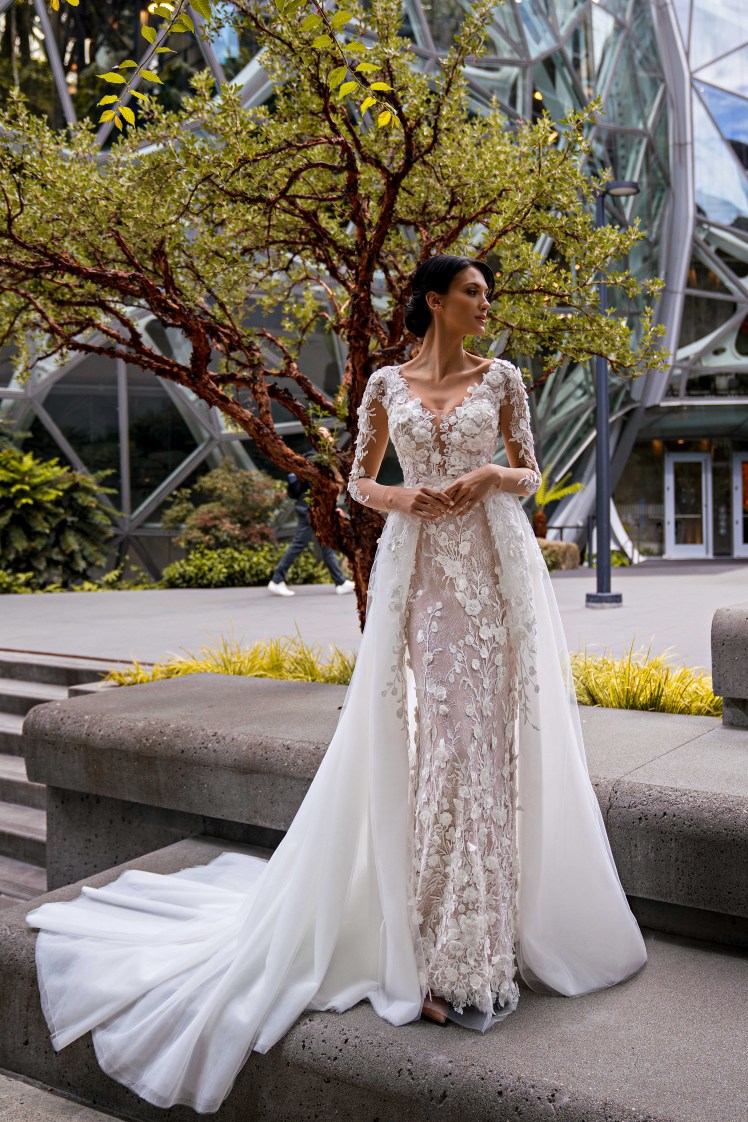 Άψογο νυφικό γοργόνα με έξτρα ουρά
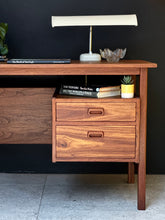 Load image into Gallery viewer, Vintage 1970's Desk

* * *

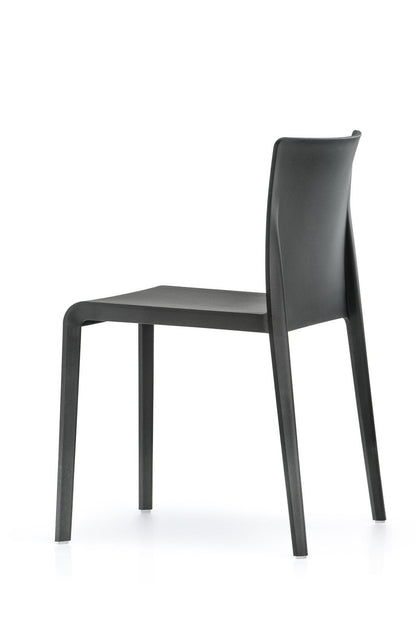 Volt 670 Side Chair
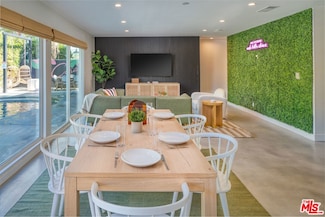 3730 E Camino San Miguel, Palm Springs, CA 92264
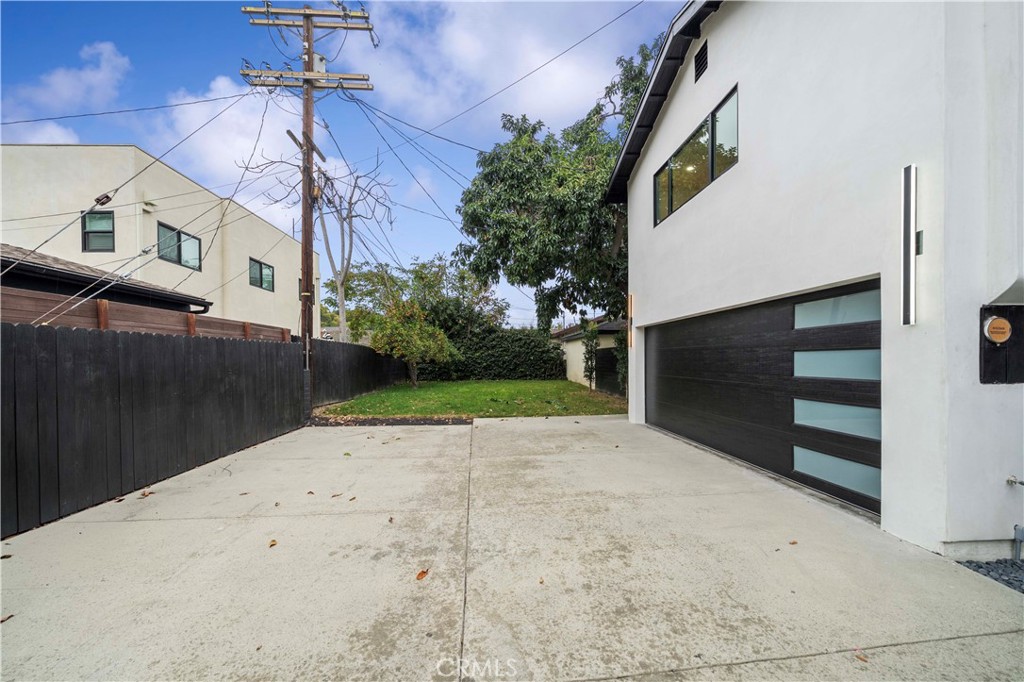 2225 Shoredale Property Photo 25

* * *

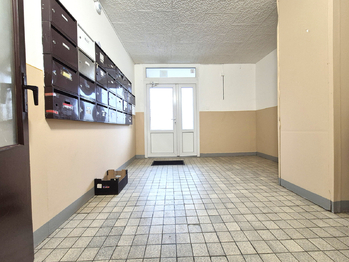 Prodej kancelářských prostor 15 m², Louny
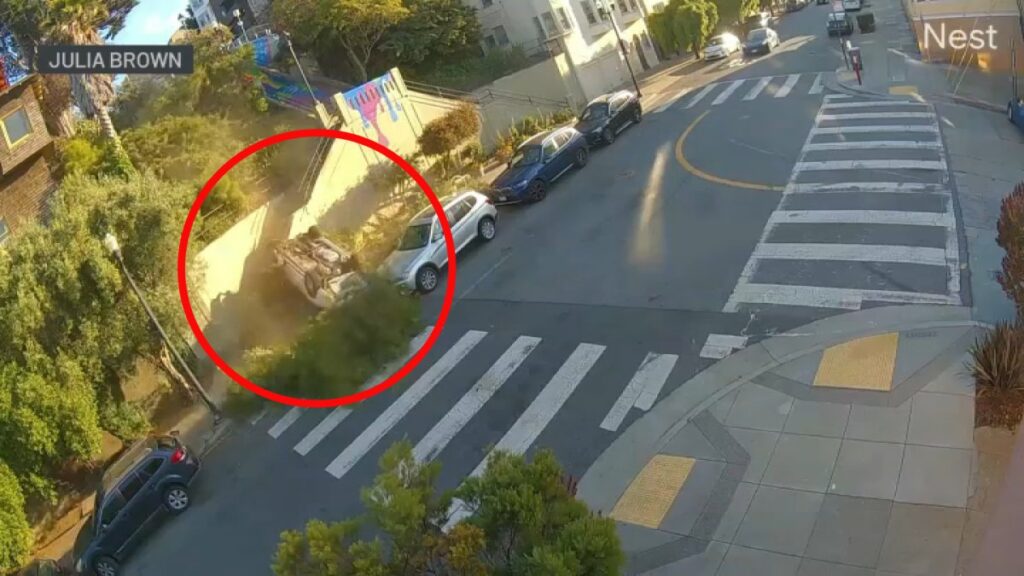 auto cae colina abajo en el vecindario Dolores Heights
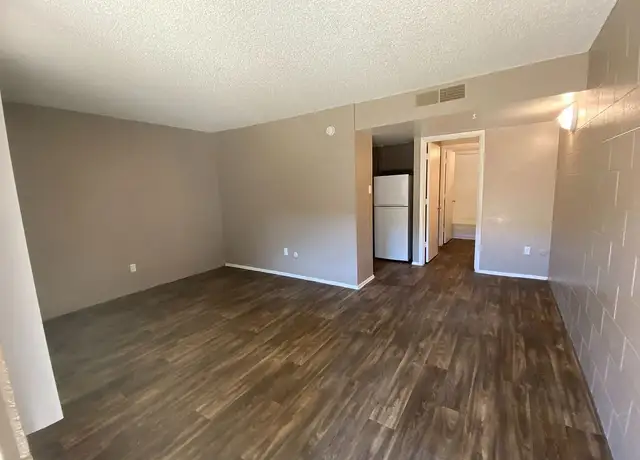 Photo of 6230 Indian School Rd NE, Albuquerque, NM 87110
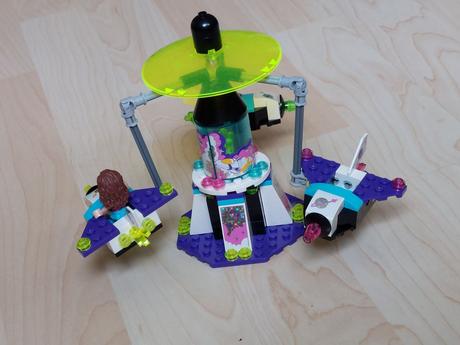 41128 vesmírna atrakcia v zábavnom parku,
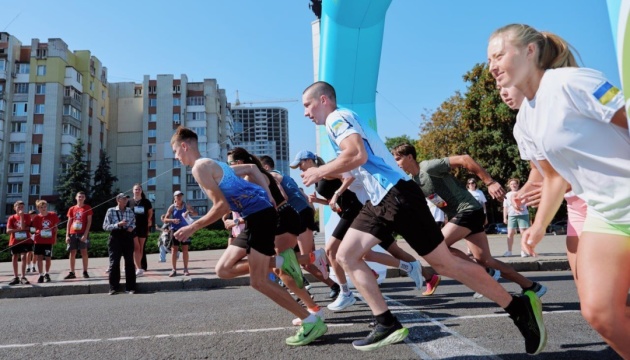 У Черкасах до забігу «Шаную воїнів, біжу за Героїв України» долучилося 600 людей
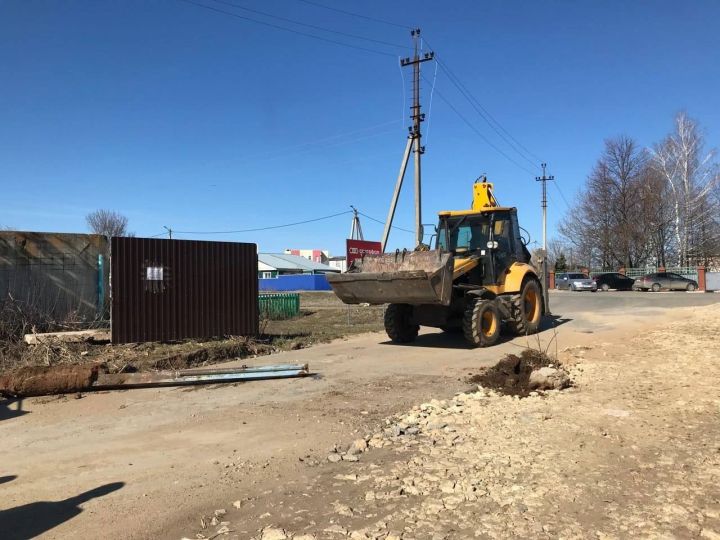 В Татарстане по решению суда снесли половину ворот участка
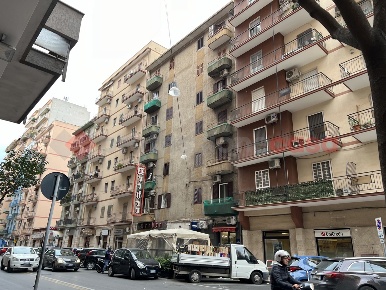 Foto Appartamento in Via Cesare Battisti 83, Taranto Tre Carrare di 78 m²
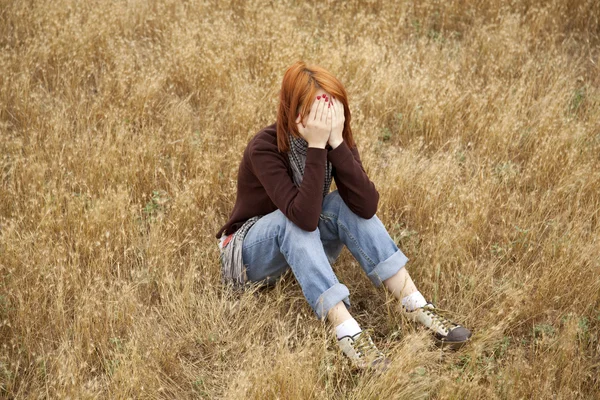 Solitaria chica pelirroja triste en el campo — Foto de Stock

* ASSIGNMENT
Your answer must be the lines above from the one holding "Άψογο νυφικό γοργόνα με έξτρα ουρά" up to and including the one holding "Load image into", exact and with no pictures.

* FINAL ANSWER
 Άψογο νυφικό γοργόνα με έξτρα ουρά
 Load image into Gallery viewer, Vintage 1970's Desk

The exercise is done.